Source extract >>
┌──
[PATCH v2] drm/amdgpu: fix task hang from failed job submission during process kill

Tue Aug 12 20:05:15 UTC 2025

On 8/12/25 1:31 AM, Liu01 Tong wrote:
> During process kill, drm_sched_entity_flush() will kill the vm
> entities. The following job submissions of this process will fail, and
> the resources of these jobs have not been released, nor have the fences
> been signalled, causing tasks to hang and timeout.
> 
> Fix by check entity status in amdgpu_vm_ready() and avoid submit jobs to
> stopped entity.
> 
> v2: add amdgpu_vm_ready() check before amdgpu_vm_clear_freed() in
> function amdgpu_cs_vm_handling().
> 
> Signed-off-by: Liu01 Tong <Tong.Liu01 at amd.com>
> Signed-off-by: Lin.Cao <lincao12 at amd.com>

Closes: https://lore.kernel.org/regressions/f2b70e6e-bff6-42f3-82a2-81eed892cc30@linux.dev/
Tested-by: Matthew Schwartz <matthew.schwartz at linux.dev>

Thanks,
Matt

> ---
>  drivers/gpu/drm/amd/amdgpu/amdgpu_cs.c |  3 +++
>  drivers/gpu/drm/amd/amdgpu/amdgpu_vm.c | 15 +++++++++++----
>  2 files changed, 14 insertions(+), 4 deletions(-)
> 
> diff --git a/drivers/gpu/drm/amd/amdgpu/amdgpu_cs.c b/drivers/gpu/drm/amd/amdgpu/amdgpu_cs.c
> index e1e48e6f1f35..cdc02860011c 100644
> --- a/drivers/gpu/drm/amd/amdgpu/amdgpu_cs.c
> +++ b/drivers/gpu/drm/amd/amdgpu/amdgpu_cs.c
> @@ -1138,6 +1138,9 @@ static int amdgpu_cs_vm_handling(struct amdgpu_cs_parser *p)
>  		}
>  	}
>  
> +	if (!amdgpu_vm_ready(vm))
> +		return -EINVAL;
> +
>  	r = amdgpu_vm_clear_freed(adev, vm, NULL);
>  	if (r)
└──
The task >>
Can you retype the amdgpu patch email above, everything from "[PATCH v2] drm/amdgpu: fix" down to "hang and timeout.", character for character?

Collected material >>
┌──
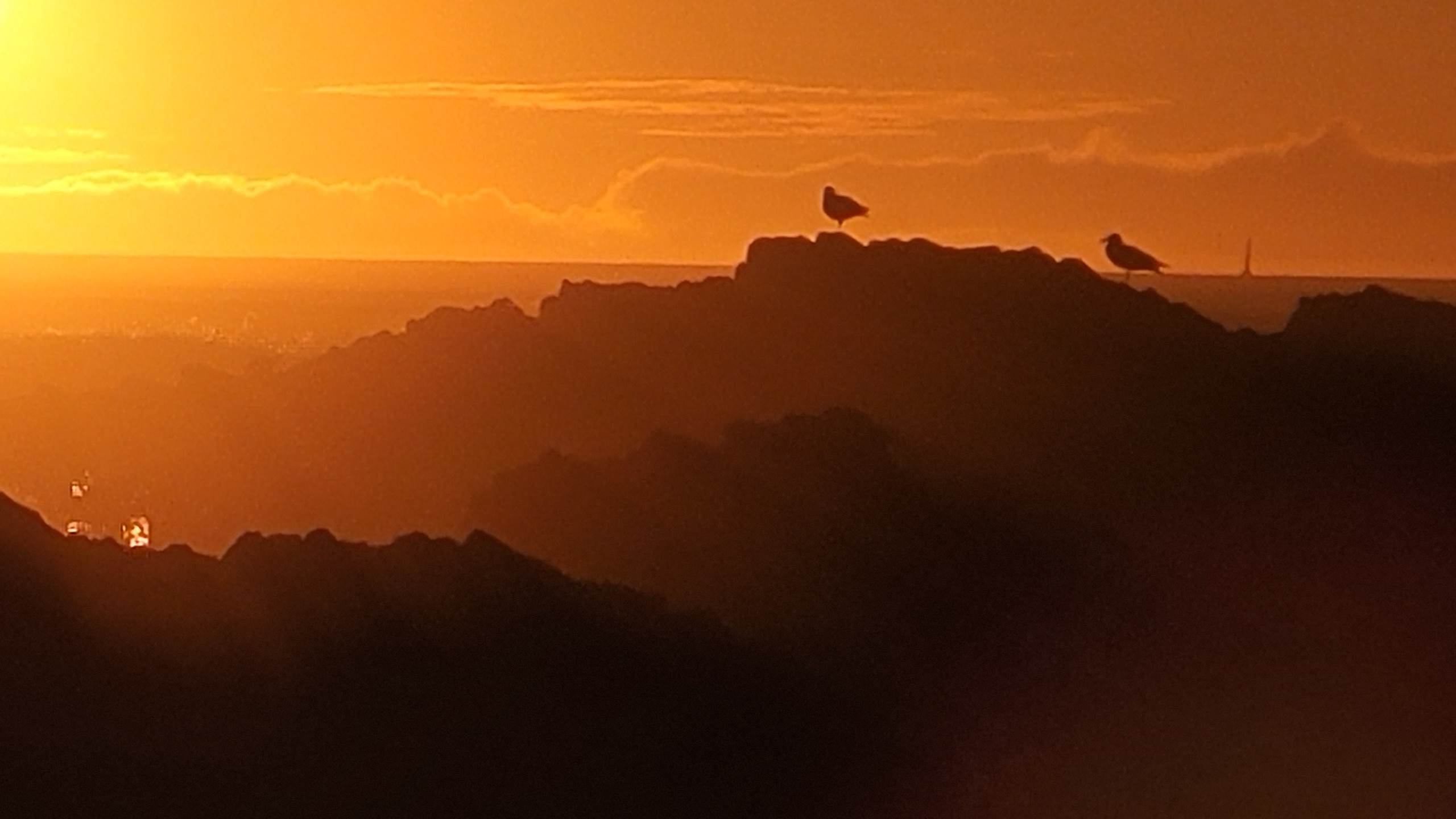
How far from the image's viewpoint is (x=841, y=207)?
42.2 meters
└──
Result >>
[PATCH v2] drm/amdgpu: fix task hang from failed job submission during process kill

Tue Aug 12 20:05:15 UTC 2025

On 8/12/25 1:31 AM, Liu01 Tong wrote:
> During process kill, drm_sched_entity_flush() will kill the vm
> entities. The following job submissions of this process will fail, and
> the resources of these jobs have not been released, nor have the fences
> been signalled, causing tasks to hang and timeout.